Pengunduran diri Iman disebut sebagai bentuk tanggung jawab atas kondisi pasar yang bergejolak selama dua hari terakhir.
IHSG anjlok tajam hingga 8 persen diwarnai aksi jual saham oleh banyak investor asing pasca pengumuman Morgan Stanley Capital International (MSCI) yang membekukan evaluasi perubahan saham di bursa Indonesia.
Hal itu memicu sentimen negatif pasar. Asing mencatatkan net sell hingga Rp6,17 triliun. Saham-saham yang paling banyak dilepas adalah saham sektor keuangan dan saham industri tambang.
Mengutip data Bursa Efek Indonesia (BEI) via RTI, IHSG ditutup anjlok 7,34 persen ke level 8.320,55 pada penutupan perdagangan, Rabu (28/1/2026).
Sepanjang perdagangan IHSG bergerak di zona merah dengan level terendah 8.187 dan tertinggi 8.596. Kejatuhan IHSG juga terjadi di hari berikutnya, Kamis, 29 Januari 2026.
Tekanan pada IHSG terjadi secara beruntun dan menjadi sorotan pelaku pasar. Situasi tersebut mendorong langkah Iman Rachman untuk mundur dari posisi pucuk pimpinan otoritas bursa, meski masa jabatannya sejatinya belum berakhir.
Profil Iman Rachman
Iman Rachman resmi menjabat sebagai Direktur Utama BEI berdasarkan hasil Rapat Umum Pemegang Saham Tahunan (RUPST) pada 29 Juni 2022, mengutip situs resmi BEI.
Selama memimpin BEI, ia dikenal sebagai sosok berlatar belakang kuat di bidang pasar modal, keuangan korporasi dan strategi bisnis, baik di sektor jasa keuangan maupun BUMN.
Baca juga: Dirut BEI Iman Rachman Mundur, Posisinya Diisi Pelaksana Tugas
Karier profesional Iman dimulai di industri pasar modal sebagai Manager di PT Danareksa Sekuritas pada periode 1998-2003.
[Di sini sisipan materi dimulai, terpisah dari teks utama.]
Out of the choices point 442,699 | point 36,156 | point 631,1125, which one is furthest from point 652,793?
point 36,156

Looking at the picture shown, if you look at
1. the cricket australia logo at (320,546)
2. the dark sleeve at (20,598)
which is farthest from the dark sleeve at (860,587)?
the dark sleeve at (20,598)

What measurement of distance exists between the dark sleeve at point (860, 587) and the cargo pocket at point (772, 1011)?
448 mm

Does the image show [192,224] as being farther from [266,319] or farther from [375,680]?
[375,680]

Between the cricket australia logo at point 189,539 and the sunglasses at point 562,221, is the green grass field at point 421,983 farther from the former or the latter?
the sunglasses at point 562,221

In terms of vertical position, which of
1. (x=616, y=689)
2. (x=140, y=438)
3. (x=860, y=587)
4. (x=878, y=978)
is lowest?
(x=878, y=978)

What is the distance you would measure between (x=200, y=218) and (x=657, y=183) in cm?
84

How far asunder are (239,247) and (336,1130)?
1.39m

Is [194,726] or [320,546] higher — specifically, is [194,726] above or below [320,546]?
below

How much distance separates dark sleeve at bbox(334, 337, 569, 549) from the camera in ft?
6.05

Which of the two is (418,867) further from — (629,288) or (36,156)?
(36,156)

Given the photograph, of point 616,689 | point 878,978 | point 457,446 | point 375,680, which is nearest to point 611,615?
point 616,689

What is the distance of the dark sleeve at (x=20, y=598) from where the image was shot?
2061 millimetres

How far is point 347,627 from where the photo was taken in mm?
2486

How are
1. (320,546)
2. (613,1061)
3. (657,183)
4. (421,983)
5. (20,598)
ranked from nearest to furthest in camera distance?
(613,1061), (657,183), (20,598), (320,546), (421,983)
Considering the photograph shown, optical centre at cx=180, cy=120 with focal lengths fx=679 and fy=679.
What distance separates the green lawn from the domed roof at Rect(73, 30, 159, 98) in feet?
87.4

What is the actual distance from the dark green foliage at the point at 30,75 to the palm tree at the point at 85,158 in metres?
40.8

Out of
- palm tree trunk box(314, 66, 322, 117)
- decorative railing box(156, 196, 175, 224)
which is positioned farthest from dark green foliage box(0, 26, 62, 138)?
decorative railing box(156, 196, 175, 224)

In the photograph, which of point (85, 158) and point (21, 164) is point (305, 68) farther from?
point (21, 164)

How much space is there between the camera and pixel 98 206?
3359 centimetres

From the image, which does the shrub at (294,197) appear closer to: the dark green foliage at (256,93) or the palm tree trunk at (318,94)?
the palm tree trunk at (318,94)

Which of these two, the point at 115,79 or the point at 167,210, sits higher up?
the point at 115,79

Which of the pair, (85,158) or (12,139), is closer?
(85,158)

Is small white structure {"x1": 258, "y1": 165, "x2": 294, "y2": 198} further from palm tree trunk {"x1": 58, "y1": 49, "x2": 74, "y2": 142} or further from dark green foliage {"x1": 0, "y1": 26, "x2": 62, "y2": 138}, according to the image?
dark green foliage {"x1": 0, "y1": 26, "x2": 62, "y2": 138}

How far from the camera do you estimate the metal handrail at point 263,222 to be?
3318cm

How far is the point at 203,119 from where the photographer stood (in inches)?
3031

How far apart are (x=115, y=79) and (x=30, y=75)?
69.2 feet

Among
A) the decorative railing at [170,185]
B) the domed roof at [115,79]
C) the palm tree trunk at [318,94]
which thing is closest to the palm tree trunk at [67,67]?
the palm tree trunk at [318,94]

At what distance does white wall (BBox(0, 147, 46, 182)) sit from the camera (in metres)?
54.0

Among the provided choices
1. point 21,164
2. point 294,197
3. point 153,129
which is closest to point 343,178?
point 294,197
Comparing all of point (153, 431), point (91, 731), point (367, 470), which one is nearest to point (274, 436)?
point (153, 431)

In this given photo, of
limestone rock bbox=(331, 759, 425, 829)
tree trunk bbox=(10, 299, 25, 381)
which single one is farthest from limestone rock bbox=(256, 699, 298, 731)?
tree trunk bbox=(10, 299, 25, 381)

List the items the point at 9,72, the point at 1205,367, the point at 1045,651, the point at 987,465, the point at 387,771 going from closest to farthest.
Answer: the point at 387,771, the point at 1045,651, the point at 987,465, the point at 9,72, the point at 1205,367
Ia kemudian melanjutkan karirnya di PT Mandiri Sekuritas dengan menduduki jabatan Direktur Investment Banking selama lebih dari satu dekade, yakni pada 2003-2016.
Pengalaman panjang tersebut membentuk reputasinya sebagai bankir investasi dengan pemahaman mendalam terhadap transaksi korporasi dan pasar keuangan.
Setelah itu, Iman dipercaya menempati sejumlah posisi strategis di perusahaan-perusahaan milik negara. Ia pernah menjabat sebagai Direktur Keuangan PT Pelabuhan Indonesia II (Persero) pada 2016-2018.
Baca juga: Jelang Siang, IHSG Jatuh Makin Dalam Minus 8 Persen, BEI Trading Halt
Lalu melanjutkan peran serupa di PT Pelabuhan Indonesia III (Persero) pada 2018-2019. Pada periode 2019-2020, ia ditunjuk sebagai Direktur Utama PT Perusahaan Pengelola Aset (Persero), perusahaan BUMN yang bergerak di bidang pengelolaan aset dan restrukturisasi.